Extracted text –
----------------------------------------

Pacemaker cluster on OpenIndiana

April 3rd, 2013

Today I finally got my NAS cluster working on the 3 OI 151a7 boxes I have set up in the lab at work for this purpose.

I took the work Mike Rowell had done on Linux-HA clustering and tweaked it a bit, and then added an OCF resource script to handle zpools and SCSI-3 persistent reservations groups. The idea of doing this without SCSI-3 PRG seemed like a disaster waiting to happen, but the sg3_utils that are available seem to work fine with our EMC Vplex.

I’ll have to document the details, perhaps in a future post here or something. It’s far from polished yet, but I can move zpools between nodes in the cluster with crm and crm_resource, and they’re exported as expected. Maybe it’ll help someone else trying to do HA SAN work with OI.

I’m hoping to make this work with OmniOS too.

sys-fs/eudev

January 19th, 2013

Looks like it’s finally time to migrate to sys-fs/eudev. udev 197 was unmasked today on amd64, and I would rather not go down that path.

At least I have an alternative, so I don’t have to go it alone.

I ended up having to use kmod, instead of module-init-tools. modprobe -l no longer works. I guess that feature is deprecated, and I’m supposed to use find in /lib/modules now. That seems less convenient. Other than that they seem the same.

----------------------------------------

(Records in a dataset)
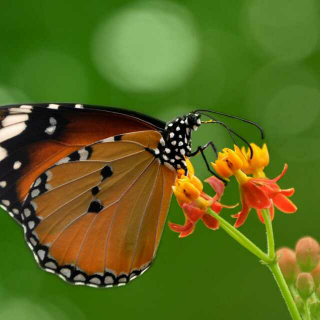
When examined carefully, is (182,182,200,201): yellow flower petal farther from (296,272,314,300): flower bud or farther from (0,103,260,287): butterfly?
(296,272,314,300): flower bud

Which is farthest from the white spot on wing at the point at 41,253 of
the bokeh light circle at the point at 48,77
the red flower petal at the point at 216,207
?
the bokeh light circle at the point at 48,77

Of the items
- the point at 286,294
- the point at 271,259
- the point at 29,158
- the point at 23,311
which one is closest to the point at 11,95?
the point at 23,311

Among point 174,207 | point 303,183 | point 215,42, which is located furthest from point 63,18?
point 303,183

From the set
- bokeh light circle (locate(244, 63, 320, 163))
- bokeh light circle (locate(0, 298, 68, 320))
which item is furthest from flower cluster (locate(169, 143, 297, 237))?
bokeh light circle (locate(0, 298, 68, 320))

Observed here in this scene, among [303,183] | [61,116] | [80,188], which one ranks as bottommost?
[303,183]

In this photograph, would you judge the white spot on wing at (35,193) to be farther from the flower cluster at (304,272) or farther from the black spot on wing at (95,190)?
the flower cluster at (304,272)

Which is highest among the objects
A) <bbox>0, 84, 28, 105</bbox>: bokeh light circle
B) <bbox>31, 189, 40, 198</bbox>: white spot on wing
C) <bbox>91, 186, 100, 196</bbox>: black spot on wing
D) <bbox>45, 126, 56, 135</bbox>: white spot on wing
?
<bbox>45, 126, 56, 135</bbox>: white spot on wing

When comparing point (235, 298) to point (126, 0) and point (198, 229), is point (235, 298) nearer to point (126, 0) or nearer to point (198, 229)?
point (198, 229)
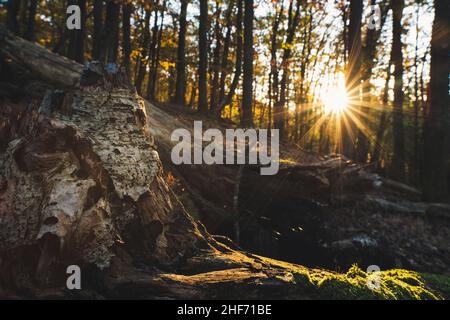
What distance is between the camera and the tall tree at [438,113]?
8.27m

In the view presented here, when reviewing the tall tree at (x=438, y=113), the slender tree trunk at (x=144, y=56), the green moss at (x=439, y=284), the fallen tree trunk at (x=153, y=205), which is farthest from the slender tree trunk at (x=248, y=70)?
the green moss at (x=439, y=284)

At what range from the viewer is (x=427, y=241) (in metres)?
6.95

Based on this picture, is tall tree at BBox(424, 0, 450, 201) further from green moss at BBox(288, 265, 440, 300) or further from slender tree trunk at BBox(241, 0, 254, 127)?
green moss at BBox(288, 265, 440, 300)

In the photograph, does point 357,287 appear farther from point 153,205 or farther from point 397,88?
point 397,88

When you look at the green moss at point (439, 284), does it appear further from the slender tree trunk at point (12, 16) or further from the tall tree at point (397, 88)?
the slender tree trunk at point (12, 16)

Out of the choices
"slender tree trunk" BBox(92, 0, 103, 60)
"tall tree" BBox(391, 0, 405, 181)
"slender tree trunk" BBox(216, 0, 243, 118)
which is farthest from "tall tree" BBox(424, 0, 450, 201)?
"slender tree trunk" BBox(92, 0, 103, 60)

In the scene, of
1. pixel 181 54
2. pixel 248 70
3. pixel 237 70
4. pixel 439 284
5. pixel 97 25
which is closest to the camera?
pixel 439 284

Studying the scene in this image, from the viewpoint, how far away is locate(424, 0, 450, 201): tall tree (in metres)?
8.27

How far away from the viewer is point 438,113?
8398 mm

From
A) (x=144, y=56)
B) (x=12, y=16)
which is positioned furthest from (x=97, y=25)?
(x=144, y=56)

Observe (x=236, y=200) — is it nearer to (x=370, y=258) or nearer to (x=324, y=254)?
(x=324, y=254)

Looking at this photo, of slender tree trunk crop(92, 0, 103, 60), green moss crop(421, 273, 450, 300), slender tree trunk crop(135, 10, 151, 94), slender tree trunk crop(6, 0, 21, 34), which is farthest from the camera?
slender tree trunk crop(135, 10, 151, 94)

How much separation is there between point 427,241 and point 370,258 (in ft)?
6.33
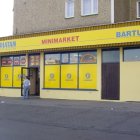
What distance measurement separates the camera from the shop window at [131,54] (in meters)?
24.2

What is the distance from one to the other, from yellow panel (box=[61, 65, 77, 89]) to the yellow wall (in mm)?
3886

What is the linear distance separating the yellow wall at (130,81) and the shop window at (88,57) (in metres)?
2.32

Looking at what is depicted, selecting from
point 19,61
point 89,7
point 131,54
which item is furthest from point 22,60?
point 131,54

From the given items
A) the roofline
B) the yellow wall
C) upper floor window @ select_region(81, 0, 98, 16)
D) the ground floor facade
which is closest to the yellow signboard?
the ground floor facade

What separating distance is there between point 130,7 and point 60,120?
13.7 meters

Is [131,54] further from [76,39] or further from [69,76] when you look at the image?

----------------------------------------

Written tasks –
(a) According to the blog post, which tool did the writer end up using in place of module-init-tools?
(b) Gather every line of the records that contains the string "image". Case counts.

The solutions –
(a) kmod

(b)
Studying the scene in this image, from the viewpoint, how far away is locate(424, 0, 450, 201): tall tree (in metres)?
Is [131,54] further from [76,39] or further from [69,76] when you look at the image?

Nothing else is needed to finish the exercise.